■ **SUPPLIED PASSAGE**
┄┄┄┄┄┄┄┄┄┄┄┄┄┄┄┄┄┄┄┄

Casting from Any to Optional

Currently (in Swift 4.2.1), it is an error to cast a value from Any to Optional, even when that value was created as the exact same Optional type and previously cast to Any. Here is an example:

let x: Int? = 1
let y: Any = x as Any
print(type(of: y))          // "Optional<Int>\n"

let z: Int? = y as! Int?    // error: cannot downcast from 'Any' to a more optional type 'Int?'

Is this a bug, or an oversight, or an intentional design decision? In particular, would it require an evolution proposal to make it possible for this to work? My expectation was that Any could wrap any type, and be unwrapped back to that type.

So far the only way I have found to extract the original Optional value, is via a generic helper function such as:

func unwrap<T>(_ x: Any) -> T {
  return x as! T
}

let z: Int? = unwrap(y)

┄┄┄┄┄┄┄┄┄┄┄┄┄┄┄┄┄┄┄┄

■ **THINGS TO DO**
**1)** Transcribe the post about casting from Any to Optional from "Currently (in Swift" to "to that type.".
**2)** In the post about casting from Any to Optional, which Swift version is named as the one where the cast fails?
**3)** List every possible explanation for the casting error that the post about casting from Any to Optional asks about.

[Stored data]
┄┄┄┄┄┄┄┄┄┄┄┄┄┄┄┄┄┄┄┄

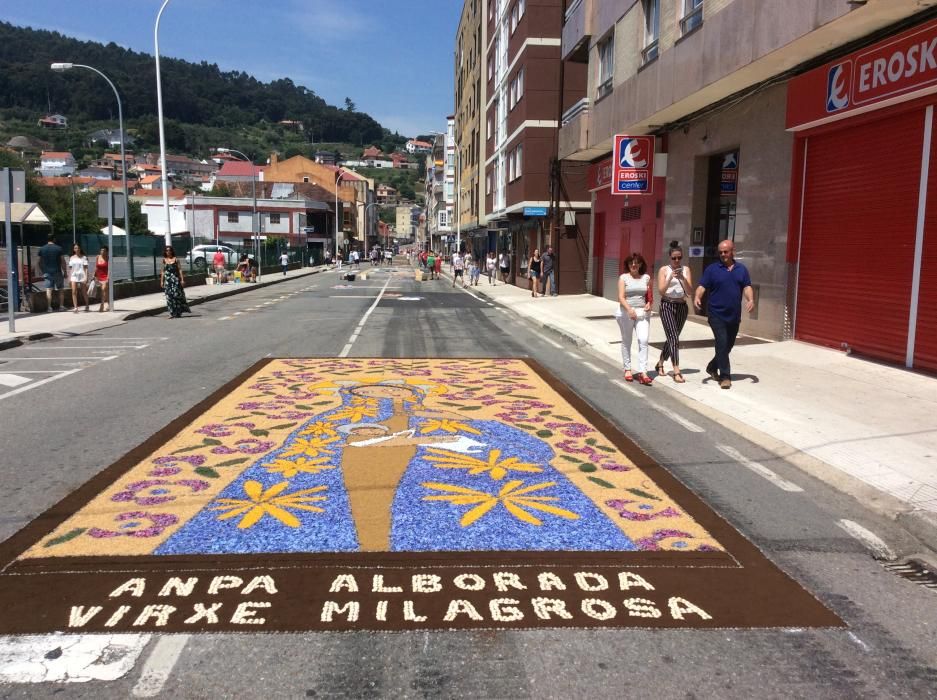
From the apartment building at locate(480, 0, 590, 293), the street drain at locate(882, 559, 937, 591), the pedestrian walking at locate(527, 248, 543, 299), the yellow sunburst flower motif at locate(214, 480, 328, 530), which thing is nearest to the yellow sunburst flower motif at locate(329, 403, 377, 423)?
the yellow sunburst flower motif at locate(214, 480, 328, 530)

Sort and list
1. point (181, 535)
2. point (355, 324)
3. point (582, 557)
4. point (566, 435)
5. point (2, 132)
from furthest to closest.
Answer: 1. point (2, 132)
2. point (355, 324)
3. point (566, 435)
4. point (181, 535)
5. point (582, 557)

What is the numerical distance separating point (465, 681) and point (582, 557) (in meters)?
1.35

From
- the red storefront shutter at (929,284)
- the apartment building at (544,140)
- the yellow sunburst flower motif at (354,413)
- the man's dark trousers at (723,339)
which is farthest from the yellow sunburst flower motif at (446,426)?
the apartment building at (544,140)

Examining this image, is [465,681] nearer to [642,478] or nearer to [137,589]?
[137,589]

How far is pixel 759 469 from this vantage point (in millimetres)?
6129

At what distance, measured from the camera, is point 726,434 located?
7.37 m

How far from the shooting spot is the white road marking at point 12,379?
9805 millimetres

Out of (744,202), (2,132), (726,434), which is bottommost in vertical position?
(726,434)

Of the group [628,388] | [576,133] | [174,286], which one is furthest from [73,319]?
[576,133]

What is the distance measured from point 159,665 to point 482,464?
325cm

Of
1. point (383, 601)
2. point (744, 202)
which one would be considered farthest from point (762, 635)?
point (744, 202)

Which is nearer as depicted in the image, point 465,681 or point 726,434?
Result: point 465,681

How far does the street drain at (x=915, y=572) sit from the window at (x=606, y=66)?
19.4 meters

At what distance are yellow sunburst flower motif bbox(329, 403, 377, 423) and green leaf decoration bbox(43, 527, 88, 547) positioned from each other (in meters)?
3.10
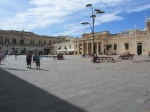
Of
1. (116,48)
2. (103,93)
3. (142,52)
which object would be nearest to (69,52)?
(116,48)

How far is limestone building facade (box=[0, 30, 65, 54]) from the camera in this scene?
76.4 metres

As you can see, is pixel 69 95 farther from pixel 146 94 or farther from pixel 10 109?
pixel 146 94

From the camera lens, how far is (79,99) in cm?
615

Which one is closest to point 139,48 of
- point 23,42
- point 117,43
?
point 117,43

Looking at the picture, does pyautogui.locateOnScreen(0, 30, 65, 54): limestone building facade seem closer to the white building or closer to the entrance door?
the white building

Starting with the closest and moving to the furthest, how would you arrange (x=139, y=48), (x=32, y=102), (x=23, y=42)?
(x=32, y=102) → (x=139, y=48) → (x=23, y=42)

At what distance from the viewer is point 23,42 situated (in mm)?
81500

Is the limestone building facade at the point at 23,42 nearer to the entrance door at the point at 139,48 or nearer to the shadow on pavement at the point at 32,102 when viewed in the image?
the entrance door at the point at 139,48

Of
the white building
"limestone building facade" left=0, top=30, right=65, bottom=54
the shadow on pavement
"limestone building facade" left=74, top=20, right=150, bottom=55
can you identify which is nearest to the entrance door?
"limestone building facade" left=74, top=20, right=150, bottom=55

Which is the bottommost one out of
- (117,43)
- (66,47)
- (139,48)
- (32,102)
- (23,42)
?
(32,102)

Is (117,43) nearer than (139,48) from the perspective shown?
No

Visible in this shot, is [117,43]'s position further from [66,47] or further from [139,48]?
[66,47]

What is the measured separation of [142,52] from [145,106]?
4703 cm

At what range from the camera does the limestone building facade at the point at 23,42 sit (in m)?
76.4
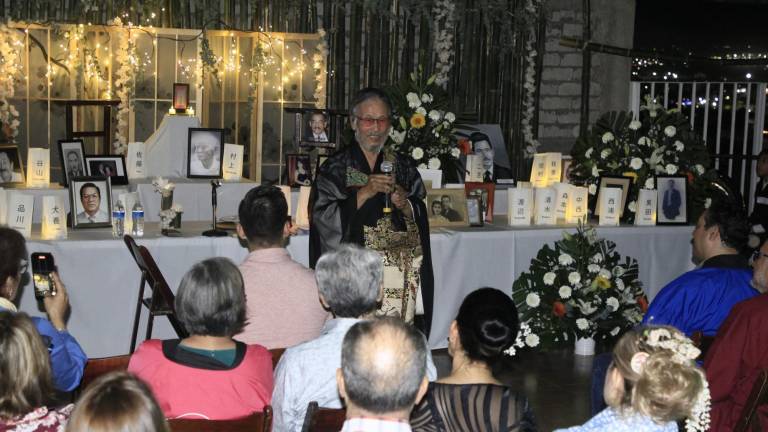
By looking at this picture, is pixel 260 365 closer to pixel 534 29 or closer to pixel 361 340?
pixel 361 340

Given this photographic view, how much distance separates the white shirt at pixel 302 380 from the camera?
3350mm

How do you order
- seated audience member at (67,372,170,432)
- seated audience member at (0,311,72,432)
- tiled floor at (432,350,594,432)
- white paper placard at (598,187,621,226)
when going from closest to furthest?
seated audience member at (67,372,170,432) → seated audience member at (0,311,72,432) → tiled floor at (432,350,594,432) → white paper placard at (598,187,621,226)

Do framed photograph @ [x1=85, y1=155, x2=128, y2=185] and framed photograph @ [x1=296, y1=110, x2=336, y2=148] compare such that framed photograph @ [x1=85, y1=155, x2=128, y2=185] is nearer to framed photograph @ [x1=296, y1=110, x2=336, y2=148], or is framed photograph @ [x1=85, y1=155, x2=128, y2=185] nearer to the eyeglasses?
framed photograph @ [x1=296, y1=110, x2=336, y2=148]

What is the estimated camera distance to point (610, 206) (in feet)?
23.5

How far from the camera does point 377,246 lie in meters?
5.32

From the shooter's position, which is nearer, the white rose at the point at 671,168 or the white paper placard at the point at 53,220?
the white paper placard at the point at 53,220

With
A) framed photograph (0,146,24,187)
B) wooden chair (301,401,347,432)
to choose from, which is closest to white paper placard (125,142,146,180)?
framed photograph (0,146,24,187)

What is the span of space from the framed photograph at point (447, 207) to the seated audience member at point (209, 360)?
11.4 ft

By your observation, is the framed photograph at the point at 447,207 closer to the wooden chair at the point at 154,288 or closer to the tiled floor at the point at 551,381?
the tiled floor at the point at 551,381

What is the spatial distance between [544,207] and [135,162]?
3.31 metres

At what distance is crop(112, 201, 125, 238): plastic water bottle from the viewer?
5.87m

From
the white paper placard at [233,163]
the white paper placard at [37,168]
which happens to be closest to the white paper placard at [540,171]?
the white paper placard at [233,163]

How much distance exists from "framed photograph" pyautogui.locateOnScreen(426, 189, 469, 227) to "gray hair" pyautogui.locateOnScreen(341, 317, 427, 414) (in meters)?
4.35

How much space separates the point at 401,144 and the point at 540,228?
1033 mm
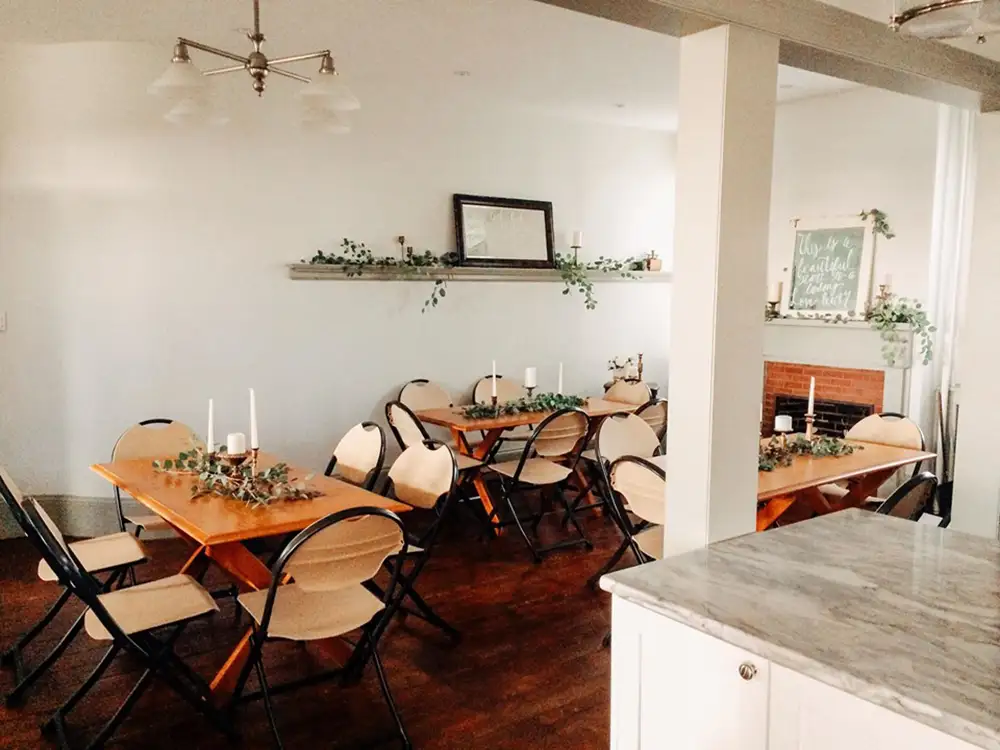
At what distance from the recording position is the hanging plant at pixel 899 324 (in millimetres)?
5770

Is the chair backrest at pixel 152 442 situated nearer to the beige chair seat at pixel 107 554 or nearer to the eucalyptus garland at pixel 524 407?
the beige chair seat at pixel 107 554

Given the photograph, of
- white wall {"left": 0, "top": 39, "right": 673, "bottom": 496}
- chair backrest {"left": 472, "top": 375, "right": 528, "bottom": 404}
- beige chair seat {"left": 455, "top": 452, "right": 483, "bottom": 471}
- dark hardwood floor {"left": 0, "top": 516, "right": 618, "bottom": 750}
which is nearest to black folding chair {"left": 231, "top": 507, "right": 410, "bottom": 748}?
dark hardwood floor {"left": 0, "top": 516, "right": 618, "bottom": 750}

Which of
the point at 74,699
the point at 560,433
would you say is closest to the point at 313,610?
the point at 74,699

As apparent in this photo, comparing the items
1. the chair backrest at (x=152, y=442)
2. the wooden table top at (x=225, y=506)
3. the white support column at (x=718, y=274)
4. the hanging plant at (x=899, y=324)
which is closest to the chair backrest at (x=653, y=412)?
the hanging plant at (x=899, y=324)

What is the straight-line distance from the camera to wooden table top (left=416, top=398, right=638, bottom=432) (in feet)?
16.2

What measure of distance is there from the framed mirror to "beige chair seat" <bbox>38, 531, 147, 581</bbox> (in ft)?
10.9

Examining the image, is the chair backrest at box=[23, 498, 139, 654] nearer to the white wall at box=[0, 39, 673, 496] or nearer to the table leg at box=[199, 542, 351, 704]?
the table leg at box=[199, 542, 351, 704]

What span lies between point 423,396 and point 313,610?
3.14m

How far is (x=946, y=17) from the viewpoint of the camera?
1617 mm

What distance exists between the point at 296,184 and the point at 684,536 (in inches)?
155

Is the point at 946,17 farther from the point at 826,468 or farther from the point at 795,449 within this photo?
the point at 795,449

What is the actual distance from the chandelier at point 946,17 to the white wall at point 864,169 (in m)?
4.05

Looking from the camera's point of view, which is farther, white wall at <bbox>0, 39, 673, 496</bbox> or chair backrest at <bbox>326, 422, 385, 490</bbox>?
white wall at <bbox>0, 39, 673, 496</bbox>

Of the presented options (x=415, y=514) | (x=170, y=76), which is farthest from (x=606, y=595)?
(x=170, y=76)
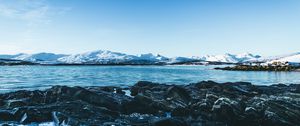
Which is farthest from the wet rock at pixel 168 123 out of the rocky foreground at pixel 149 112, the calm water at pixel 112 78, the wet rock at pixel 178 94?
the calm water at pixel 112 78

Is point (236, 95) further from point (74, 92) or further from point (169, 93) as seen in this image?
point (74, 92)

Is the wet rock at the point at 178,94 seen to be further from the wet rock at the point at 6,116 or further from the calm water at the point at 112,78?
the calm water at the point at 112,78

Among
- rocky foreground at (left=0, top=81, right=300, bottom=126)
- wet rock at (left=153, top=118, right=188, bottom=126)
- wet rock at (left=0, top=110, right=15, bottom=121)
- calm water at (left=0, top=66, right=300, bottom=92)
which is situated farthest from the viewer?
calm water at (left=0, top=66, right=300, bottom=92)

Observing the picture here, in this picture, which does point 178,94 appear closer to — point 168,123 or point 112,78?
point 168,123

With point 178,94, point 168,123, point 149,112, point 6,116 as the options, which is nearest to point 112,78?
point 178,94

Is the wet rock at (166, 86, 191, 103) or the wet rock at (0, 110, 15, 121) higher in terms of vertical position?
the wet rock at (166, 86, 191, 103)

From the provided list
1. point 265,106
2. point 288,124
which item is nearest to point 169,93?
point 265,106

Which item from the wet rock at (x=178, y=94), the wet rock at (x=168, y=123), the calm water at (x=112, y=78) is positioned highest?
the wet rock at (x=178, y=94)

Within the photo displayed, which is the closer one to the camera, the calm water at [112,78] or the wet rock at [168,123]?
the wet rock at [168,123]

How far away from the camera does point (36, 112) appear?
19.4 metres

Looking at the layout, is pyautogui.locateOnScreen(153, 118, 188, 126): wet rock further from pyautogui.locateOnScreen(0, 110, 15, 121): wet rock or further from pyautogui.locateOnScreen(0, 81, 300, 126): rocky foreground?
pyautogui.locateOnScreen(0, 110, 15, 121): wet rock

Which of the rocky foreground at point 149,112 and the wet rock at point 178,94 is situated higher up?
the wet rock at point 178,94

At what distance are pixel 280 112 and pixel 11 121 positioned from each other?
16.7 m

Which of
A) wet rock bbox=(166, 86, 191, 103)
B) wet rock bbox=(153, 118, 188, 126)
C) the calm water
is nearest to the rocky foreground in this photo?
wet rock bbox=(153, 118, 188, 126)
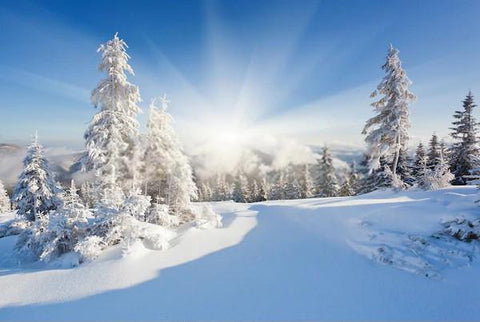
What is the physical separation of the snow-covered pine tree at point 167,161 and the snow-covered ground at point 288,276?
2611 mm

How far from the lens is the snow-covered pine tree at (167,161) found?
13102 mm

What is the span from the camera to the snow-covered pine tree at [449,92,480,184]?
82.9ft

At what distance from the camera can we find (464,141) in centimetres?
2581

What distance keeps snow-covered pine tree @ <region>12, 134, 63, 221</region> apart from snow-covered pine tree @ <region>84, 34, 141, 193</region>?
6724mm

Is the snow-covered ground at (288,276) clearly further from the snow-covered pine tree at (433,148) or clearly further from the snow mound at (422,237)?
the snow-covered pine tree at (433,148)

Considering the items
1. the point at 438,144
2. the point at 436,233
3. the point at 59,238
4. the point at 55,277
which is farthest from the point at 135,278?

┄┄┄┄┄┄┄┄┄┄┄┄┄┄┄┄┄┄┄┄

■ **EXERCISE SOLUTIONS**
**1)**
Currently (in Swift 4.2.1), it is an error to cast a value from Any to Optional, even when that value was created as the exact same Optional type and previously cast to Any. Here is an example:

let x: Int? = 1
let y: Any = x as Any
print(type(of: y))          // "Optional<Int>\n"

let z: Int? = y as! Int?    // error: cannot downcast from 'Any' to a more optional type 'Int?'

Is this a bug, or an oversight, or an intentional design decision? In particular, would it require an evolution proposal to make it possible for this to work? My expectation was that Any could wrap any type, and be unwrapped back to that type.

**2)** Swift 4.2.1

**3)**
A bug
An oversight
An intentional design decision